Excerpt to read »
Lifestyle – Wall Street’s Top Blade: En Garde! ECN Official Ready to Fence with Wall Street Big S

Matthew Andresen, the combative president of Island ECN, knows all about plunging a sword into the competition. And he makes no apologies.

While working as a commodities trader for Lehman Brothers, Andresen, who's 29, was an alternate on the U.S. Olympic fencing team during the 1996 Atlanta games. Fencing demands quick thinking and maneuvering. Those are the same skills needed in buying and selling futures. The game moves so fast that touches are scored electronically – more like Star Wars than Errol Flynn.

Andresen, who was born on the U.S. Marine base at Paris Island and raised in Chapel Hill, N.C., became interested in fencing by coincidence. One day while he was taking a stroll by the gymnasium at the University of North Carolina (UNC), he noticed two fencers engaged in a fierce match. He was about 13.

"I thought that looked pretty cool," recalled Andresen in an interview. "I told my dad that I'd like to play the sport."

"So my dad called up the fencing coach at UNC and asked if there is any way for a kid to learn how to fence," added the Wall Street executive, a trim man just over 6 foot tall, who runs the Island ECN out of offices in lower Manhattan. (The electronic communications network is 85 percent owned by Datek Online Holdings Corp.).

Soon, young Andresen was spending his after-school hours learning the ins and outs of fencing at a UNC-sponsored fencing club.

What is expected » In the article on Island ECN's president, which Olympic games did Andresen serve as an alternate on the U.S. fencing team for?

Data extract »
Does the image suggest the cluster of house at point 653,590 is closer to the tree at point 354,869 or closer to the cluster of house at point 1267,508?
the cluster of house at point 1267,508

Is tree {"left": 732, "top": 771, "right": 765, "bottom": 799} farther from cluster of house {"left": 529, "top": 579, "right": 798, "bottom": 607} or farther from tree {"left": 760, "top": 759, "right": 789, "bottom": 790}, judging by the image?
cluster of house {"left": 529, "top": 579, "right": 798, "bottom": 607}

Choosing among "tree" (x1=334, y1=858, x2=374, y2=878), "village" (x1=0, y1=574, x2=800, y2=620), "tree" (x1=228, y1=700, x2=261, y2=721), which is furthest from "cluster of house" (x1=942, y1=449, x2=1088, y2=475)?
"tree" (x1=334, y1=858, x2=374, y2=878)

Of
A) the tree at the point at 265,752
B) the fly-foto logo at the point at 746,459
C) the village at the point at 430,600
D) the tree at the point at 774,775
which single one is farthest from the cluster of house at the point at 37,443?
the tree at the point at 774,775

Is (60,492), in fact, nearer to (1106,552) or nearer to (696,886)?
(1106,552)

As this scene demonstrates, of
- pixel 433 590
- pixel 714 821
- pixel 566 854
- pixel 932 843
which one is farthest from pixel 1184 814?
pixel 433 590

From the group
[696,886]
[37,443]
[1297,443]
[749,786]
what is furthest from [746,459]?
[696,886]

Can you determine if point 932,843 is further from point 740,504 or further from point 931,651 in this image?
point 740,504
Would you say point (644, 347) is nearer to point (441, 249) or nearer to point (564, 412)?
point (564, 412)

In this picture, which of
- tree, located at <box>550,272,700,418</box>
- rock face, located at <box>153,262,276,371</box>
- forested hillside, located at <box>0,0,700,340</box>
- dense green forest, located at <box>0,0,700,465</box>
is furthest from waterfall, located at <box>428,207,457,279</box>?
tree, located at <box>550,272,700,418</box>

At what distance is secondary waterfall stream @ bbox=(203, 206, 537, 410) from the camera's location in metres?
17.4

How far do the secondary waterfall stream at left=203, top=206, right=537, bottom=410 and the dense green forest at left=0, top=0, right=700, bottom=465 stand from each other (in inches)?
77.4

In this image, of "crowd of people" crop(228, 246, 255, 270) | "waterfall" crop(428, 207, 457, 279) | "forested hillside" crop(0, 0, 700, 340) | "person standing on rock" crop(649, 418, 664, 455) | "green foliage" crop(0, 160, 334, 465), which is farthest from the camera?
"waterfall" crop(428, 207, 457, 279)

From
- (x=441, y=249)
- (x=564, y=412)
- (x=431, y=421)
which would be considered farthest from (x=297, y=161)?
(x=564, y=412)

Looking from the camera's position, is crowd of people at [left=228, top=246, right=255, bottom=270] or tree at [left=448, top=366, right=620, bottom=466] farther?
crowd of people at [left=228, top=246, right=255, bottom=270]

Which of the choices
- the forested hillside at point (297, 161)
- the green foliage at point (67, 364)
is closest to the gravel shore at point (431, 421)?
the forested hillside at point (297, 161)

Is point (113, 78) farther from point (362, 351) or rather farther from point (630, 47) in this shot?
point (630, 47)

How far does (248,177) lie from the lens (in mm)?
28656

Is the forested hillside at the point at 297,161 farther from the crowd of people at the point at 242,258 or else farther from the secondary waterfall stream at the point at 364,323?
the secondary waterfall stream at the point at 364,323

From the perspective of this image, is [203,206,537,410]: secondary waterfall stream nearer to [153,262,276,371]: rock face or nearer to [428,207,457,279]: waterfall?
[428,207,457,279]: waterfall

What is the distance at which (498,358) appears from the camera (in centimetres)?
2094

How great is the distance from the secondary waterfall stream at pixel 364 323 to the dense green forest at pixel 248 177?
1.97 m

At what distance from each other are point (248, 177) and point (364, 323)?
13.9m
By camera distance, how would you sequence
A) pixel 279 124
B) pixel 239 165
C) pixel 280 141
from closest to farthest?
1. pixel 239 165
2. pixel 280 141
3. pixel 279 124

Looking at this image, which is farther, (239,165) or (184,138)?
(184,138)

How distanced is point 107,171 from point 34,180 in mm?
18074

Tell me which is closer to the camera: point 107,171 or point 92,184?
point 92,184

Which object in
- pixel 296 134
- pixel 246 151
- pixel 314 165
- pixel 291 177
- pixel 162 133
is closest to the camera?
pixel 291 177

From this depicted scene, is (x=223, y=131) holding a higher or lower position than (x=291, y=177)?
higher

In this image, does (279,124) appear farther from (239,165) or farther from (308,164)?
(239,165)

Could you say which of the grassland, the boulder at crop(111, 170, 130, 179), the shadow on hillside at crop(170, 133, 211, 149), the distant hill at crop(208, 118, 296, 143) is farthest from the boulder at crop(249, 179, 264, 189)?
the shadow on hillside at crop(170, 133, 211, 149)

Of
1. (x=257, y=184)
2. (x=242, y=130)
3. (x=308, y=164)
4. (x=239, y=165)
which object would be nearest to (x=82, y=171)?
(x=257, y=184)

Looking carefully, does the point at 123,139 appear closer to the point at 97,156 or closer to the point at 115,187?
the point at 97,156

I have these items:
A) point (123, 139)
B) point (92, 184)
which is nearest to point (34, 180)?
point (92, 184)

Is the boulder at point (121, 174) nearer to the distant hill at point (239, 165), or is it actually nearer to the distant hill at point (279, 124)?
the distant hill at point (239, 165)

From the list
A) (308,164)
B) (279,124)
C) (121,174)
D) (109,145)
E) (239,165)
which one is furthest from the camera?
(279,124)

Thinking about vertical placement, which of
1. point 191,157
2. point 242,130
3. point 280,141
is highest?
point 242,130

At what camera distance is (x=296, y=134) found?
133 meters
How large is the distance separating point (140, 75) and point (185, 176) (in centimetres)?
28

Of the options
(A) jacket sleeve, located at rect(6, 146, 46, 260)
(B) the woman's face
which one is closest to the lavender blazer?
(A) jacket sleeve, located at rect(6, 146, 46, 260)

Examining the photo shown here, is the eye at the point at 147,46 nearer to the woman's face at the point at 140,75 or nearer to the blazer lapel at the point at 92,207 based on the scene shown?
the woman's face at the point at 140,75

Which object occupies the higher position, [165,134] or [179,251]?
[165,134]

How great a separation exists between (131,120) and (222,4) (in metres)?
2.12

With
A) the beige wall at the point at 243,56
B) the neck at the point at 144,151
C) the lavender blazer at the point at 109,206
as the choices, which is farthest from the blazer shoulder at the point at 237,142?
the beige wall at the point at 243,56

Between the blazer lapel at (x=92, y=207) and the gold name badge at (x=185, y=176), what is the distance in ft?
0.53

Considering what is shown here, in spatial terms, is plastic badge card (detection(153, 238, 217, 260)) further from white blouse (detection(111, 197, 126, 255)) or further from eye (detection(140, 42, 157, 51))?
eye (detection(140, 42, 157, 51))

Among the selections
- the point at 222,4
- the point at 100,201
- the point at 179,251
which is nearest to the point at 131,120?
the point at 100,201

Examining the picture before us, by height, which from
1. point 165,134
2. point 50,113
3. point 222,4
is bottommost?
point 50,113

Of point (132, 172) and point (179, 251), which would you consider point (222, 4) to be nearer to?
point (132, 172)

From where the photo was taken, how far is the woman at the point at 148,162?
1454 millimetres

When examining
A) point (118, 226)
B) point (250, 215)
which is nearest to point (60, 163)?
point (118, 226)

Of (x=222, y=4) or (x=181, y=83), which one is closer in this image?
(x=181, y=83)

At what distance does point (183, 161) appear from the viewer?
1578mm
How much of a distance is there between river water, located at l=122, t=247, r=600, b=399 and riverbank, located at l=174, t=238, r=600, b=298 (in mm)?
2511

Result for this exercise » The 1996 Atlanta games.